De nuevo, la personalidad del príncipe Mohammed agrava esa deriva. La intervención en la guerra del Yemen se ha basado en el temor a que Irán lo convierta en una base suya –algo de lo que, francamente, hay pocos indicios. La presión sobre Qatar, que llegó al borde mismo de la guerra, se justificaba por la actitud amistosa de este emirato con Irán, pero ha tenido el efecto de convertir la amistad en alianza. Lo mismo ha ocurrido en Siria, donde Riad ha invertido una fortuna en apoyar a grupos yihadistas suníes y lo único que ha conseguido es arrojar a Damasco en brazos de Teherán.
Riad interpreta la presencia del partido chií Hezbollah en el gobierno de Beirut como una injerencia iraní
El actual conflicto de Arabia Saudí con el Líbano hay que verlo en este contexto de frustración por los repetidos fracasos en esta pugna, en parte real y en parte imaginaria, con Irán. Riad interpreta la presencia del partido chií Hezbollah en el gobierno de Beirut como una injerencia iraní. Pero, en realidad, Hezbollah ha formado parte de gobiernos durante años, su fuerza electoral y el sistema libanés de gobierno a base de cuotas sectarias lo hacen casi inevitable. También los saudíes han tenido una presencia constante, probablemente mayor, en la política libanesa, que han ejercido durante muchos años a través de la familia suní Hariri, primero por medio del constructor Rafiq Hariri, hasta su asesinato en 2005, y por medio de su hijo Saad a partir de entonces.
Hariri no es precisamente un entusiasta de Hezbollah. Al fin y al cabo, se cree que fueron ellos quienes mataron a su padre. Pero la política libanesa es pragmática, por decirlo de alguna manera, y en 2009 Hariri firmó un pacto de gobierno con la milicia chií, y volvió a hacerlo el año pasado. En virtud de ese pacto, Michel Aoun, un general cristiano, aliado de Hezbollah, se convirtió en presidente y el propio Hariri en primer ministro. Aquello se entendió en su momento como una tregua entre Arabia Saudí e Irán. Lo que ha ocurrido ahora el 4 de noviembre, el mismo día de la "noche de los cuchillos largos", es que el príncipe Mohammed decidió romper esa tregua forzando la dimisión de Hariri.

Enunciado de tarea >> Por favor, prolonga el fragmento sobre la pugna de Arabia Saudí con Irán en el Líbano a partir de su última oración.

Líneas de datos >>

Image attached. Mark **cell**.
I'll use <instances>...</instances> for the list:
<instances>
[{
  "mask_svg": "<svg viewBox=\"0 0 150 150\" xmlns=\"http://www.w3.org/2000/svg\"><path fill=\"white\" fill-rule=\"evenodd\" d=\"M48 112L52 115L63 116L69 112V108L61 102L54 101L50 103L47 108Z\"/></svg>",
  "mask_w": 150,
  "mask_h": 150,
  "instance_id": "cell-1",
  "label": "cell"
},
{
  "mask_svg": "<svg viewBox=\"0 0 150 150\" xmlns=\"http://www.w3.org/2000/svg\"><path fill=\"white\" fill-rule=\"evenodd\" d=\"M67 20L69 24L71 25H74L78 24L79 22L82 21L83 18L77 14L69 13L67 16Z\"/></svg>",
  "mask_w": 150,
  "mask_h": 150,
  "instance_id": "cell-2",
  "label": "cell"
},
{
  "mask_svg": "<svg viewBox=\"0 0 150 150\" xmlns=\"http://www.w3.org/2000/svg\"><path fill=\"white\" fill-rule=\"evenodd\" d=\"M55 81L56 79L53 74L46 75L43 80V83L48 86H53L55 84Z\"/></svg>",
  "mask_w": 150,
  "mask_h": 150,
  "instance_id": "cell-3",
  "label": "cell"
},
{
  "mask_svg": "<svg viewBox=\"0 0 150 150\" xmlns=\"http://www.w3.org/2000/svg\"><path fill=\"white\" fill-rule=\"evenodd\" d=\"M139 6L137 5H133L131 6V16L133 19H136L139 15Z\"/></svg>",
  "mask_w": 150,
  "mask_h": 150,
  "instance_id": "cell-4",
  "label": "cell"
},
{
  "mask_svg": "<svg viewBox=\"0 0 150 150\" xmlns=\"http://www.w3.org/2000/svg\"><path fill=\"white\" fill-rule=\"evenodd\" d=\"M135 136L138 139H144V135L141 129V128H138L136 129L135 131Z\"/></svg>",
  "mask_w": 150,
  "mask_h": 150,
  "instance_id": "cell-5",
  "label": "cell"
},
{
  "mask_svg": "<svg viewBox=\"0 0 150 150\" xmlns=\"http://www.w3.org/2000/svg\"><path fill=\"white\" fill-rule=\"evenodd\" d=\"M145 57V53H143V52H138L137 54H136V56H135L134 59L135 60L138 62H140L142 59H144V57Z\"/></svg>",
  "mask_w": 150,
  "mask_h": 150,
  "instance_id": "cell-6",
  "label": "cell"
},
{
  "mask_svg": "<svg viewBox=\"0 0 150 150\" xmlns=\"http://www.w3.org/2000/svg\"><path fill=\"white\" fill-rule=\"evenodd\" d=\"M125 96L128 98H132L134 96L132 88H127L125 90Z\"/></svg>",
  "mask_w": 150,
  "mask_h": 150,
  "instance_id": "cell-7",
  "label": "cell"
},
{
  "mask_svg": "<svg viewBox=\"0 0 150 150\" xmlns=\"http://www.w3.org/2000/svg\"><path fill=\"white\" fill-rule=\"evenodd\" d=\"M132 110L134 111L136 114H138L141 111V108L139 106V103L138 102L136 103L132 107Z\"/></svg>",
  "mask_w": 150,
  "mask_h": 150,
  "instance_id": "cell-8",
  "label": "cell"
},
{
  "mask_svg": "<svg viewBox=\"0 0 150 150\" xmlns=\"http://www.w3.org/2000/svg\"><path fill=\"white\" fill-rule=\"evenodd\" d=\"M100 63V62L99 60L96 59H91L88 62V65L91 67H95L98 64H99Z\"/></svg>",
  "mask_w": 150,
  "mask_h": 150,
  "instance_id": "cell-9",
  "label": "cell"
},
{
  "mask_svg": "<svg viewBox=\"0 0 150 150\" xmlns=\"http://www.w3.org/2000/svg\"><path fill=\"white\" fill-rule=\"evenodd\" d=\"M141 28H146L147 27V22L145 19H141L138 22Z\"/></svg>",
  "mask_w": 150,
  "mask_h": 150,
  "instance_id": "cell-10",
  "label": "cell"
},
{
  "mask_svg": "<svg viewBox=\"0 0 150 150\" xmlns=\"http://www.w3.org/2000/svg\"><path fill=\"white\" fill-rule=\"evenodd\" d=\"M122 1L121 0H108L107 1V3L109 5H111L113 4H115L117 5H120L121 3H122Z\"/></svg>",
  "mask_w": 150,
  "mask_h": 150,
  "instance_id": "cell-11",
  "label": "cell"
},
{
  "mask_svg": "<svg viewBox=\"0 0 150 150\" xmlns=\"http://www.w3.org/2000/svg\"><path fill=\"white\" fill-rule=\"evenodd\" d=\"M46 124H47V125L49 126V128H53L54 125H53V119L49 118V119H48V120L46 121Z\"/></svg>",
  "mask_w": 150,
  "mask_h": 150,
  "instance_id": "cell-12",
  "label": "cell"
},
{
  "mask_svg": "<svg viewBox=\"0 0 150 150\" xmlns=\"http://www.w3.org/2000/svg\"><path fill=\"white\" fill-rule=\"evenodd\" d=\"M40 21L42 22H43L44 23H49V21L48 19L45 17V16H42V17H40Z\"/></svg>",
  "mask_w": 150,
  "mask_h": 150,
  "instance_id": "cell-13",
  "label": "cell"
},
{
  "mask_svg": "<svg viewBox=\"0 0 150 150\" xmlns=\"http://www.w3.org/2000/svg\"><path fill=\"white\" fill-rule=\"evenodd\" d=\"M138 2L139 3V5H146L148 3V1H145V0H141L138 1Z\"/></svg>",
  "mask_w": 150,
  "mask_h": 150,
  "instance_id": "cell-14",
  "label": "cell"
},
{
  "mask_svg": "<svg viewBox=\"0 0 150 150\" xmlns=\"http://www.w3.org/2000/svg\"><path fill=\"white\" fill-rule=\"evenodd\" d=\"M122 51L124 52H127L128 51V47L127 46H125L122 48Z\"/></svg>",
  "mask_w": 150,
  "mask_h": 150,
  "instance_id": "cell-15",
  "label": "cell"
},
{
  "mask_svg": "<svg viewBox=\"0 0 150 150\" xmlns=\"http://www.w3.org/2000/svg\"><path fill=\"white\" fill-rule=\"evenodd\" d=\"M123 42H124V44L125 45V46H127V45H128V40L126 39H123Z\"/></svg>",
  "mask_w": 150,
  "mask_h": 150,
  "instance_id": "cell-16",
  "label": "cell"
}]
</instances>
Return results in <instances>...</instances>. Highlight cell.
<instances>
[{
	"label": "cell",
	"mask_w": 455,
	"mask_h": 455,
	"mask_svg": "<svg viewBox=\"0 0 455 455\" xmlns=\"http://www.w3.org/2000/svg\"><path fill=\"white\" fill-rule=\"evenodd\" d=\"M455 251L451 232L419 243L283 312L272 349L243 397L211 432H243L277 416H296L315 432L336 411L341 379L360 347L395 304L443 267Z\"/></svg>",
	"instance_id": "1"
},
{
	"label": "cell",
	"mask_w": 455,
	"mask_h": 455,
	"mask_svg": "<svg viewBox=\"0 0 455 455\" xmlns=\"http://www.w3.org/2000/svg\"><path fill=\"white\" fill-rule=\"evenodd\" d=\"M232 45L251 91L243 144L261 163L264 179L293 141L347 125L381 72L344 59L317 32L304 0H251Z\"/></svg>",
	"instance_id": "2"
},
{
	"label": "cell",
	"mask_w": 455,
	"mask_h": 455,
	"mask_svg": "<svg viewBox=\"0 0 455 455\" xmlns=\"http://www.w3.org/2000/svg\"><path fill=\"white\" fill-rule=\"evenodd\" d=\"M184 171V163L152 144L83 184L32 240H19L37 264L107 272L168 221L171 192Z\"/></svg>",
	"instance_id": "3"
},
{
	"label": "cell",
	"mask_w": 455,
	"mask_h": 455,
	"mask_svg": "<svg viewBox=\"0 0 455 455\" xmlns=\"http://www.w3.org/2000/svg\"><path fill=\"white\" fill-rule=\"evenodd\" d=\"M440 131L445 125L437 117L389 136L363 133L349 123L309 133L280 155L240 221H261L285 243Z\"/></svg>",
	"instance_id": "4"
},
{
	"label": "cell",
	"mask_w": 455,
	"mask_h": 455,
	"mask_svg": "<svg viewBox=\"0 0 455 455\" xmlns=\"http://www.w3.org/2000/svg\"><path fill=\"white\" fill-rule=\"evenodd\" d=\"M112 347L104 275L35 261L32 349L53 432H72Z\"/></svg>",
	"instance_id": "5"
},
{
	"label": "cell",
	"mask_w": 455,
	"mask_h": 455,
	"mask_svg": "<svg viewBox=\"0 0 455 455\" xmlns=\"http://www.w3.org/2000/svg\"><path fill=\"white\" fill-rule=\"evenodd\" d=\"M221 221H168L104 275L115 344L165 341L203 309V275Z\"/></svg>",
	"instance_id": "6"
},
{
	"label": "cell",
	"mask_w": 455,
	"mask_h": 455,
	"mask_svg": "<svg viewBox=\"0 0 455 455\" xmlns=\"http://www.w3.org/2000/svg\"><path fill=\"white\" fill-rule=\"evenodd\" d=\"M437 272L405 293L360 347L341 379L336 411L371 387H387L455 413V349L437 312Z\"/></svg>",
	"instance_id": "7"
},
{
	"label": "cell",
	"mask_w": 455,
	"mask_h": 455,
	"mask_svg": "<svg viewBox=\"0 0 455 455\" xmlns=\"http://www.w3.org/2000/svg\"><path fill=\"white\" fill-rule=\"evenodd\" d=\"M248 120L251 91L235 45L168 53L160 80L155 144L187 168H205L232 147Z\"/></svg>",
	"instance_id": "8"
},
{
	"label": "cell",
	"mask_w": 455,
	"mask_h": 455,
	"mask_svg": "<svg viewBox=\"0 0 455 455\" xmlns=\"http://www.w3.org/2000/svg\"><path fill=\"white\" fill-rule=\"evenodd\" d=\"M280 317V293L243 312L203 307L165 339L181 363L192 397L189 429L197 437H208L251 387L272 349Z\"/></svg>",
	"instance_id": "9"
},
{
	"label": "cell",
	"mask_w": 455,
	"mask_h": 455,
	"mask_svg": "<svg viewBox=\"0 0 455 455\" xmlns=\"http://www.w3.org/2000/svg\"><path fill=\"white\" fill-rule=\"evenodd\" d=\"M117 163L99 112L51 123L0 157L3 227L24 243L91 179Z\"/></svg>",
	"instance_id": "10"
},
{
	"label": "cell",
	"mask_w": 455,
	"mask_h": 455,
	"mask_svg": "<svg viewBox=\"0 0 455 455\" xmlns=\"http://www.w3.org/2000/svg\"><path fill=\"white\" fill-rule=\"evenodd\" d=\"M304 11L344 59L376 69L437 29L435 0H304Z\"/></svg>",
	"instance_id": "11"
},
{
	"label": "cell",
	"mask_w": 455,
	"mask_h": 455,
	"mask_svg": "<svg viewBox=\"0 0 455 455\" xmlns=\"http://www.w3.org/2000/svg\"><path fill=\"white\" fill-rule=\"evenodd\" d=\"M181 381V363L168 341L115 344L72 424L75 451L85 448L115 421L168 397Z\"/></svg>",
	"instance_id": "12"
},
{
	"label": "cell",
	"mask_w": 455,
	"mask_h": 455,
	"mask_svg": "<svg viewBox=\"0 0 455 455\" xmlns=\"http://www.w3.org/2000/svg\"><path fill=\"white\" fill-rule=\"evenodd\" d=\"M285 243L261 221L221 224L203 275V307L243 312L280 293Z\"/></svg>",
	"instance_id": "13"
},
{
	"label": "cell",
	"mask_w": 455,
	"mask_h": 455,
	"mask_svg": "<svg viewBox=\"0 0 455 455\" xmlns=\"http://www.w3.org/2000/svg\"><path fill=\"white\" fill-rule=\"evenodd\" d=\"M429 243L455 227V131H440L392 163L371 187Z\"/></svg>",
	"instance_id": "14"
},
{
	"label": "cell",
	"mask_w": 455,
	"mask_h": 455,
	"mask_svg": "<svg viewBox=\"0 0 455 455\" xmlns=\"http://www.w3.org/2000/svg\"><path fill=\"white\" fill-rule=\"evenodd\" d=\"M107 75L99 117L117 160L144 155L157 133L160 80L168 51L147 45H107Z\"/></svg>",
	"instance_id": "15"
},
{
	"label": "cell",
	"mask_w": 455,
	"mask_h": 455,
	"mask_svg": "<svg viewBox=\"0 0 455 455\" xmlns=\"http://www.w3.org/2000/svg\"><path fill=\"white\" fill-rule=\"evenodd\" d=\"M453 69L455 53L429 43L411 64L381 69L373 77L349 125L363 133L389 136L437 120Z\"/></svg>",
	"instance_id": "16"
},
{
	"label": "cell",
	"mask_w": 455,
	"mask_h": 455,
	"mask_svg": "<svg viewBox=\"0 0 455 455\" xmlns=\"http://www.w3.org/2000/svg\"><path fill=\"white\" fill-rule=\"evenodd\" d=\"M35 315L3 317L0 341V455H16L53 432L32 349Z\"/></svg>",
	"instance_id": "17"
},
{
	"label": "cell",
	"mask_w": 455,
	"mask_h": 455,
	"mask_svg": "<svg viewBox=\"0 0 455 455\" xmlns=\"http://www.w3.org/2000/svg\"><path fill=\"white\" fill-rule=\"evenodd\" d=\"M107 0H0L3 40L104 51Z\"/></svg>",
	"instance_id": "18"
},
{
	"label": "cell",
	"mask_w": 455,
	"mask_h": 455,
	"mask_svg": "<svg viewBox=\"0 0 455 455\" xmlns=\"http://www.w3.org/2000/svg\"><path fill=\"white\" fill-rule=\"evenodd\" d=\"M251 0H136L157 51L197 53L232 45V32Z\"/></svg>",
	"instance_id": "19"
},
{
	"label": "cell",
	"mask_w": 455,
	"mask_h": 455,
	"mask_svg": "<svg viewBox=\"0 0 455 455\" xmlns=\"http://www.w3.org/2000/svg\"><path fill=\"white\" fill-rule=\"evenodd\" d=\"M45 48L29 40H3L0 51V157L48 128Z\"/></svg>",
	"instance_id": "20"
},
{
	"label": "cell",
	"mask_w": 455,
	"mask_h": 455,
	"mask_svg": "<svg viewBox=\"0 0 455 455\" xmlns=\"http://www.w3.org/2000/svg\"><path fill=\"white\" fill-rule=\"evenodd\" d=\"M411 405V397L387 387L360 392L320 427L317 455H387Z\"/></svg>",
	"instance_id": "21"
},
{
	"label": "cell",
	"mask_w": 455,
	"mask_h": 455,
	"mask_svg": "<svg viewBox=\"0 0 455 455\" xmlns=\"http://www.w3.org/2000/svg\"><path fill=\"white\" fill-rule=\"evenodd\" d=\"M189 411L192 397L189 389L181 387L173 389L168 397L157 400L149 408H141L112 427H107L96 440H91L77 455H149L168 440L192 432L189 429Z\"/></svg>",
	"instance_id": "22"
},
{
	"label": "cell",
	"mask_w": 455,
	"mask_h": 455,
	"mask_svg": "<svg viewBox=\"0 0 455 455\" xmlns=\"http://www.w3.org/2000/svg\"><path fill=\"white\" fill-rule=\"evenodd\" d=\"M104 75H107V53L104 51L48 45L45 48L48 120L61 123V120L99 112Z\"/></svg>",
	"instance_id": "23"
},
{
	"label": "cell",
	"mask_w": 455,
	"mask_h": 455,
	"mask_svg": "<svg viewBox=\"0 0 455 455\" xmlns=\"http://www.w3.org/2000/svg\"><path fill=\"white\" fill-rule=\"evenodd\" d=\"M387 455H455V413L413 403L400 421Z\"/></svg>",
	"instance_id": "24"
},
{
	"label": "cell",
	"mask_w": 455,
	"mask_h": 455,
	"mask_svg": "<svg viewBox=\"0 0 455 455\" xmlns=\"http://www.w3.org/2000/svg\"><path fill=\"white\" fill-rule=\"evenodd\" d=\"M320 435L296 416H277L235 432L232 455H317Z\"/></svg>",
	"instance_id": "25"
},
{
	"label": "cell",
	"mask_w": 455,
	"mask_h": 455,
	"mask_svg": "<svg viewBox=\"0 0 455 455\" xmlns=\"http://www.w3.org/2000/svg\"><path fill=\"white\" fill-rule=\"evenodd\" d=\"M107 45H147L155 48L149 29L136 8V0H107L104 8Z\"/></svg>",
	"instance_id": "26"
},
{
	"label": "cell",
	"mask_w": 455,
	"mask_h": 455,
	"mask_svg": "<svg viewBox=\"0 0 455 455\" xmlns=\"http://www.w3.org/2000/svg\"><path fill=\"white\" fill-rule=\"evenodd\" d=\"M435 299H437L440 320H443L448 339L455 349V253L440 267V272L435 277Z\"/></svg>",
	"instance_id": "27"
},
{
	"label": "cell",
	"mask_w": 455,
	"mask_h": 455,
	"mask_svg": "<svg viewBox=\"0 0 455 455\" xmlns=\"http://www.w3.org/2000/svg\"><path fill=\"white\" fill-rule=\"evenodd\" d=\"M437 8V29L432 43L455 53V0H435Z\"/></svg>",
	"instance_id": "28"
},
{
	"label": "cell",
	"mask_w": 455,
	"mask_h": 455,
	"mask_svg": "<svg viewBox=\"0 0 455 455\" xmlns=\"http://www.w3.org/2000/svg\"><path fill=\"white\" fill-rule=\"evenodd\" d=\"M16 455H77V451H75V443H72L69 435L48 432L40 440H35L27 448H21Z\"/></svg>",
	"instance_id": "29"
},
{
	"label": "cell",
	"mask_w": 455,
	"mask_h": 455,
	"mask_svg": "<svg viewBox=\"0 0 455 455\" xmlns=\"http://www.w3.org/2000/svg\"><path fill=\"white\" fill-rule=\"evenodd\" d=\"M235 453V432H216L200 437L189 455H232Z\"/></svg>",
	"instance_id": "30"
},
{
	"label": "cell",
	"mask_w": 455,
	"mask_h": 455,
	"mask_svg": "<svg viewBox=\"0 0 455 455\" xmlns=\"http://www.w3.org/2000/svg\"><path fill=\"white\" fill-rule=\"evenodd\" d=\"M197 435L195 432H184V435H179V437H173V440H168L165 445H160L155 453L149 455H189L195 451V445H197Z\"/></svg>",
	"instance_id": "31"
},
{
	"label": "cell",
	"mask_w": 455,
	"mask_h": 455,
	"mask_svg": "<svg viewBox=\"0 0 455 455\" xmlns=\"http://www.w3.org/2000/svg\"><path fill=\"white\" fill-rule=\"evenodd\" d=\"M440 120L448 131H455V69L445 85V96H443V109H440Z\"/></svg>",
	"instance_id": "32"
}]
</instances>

Respuesta >>
De que la dimisión fue forzada da pistas el hecho de que Hariri hizo el anuncio en Riad, en la televisión saudí y con un discurso sospechosamente parecido a los que se reiteran en Arabia Saudí sobre el Líbano. Poco antes, el móvil del primer ministro libanés se había quedado repentinamente sin cobertura, y poco después el propio Hariri desapareció durante días, en medio de rumores insistentes de que había sido secuestrado por las autoridades saudíes. Es cierto que dimitir en circunstancias pintorescas parece una especialidad de Saad Hariri: en su anterior mandato como primer ministro lo hizo durante una reunión con el presidente Obama en el Despacho Oval. Pero esta vez la cosa es más grave.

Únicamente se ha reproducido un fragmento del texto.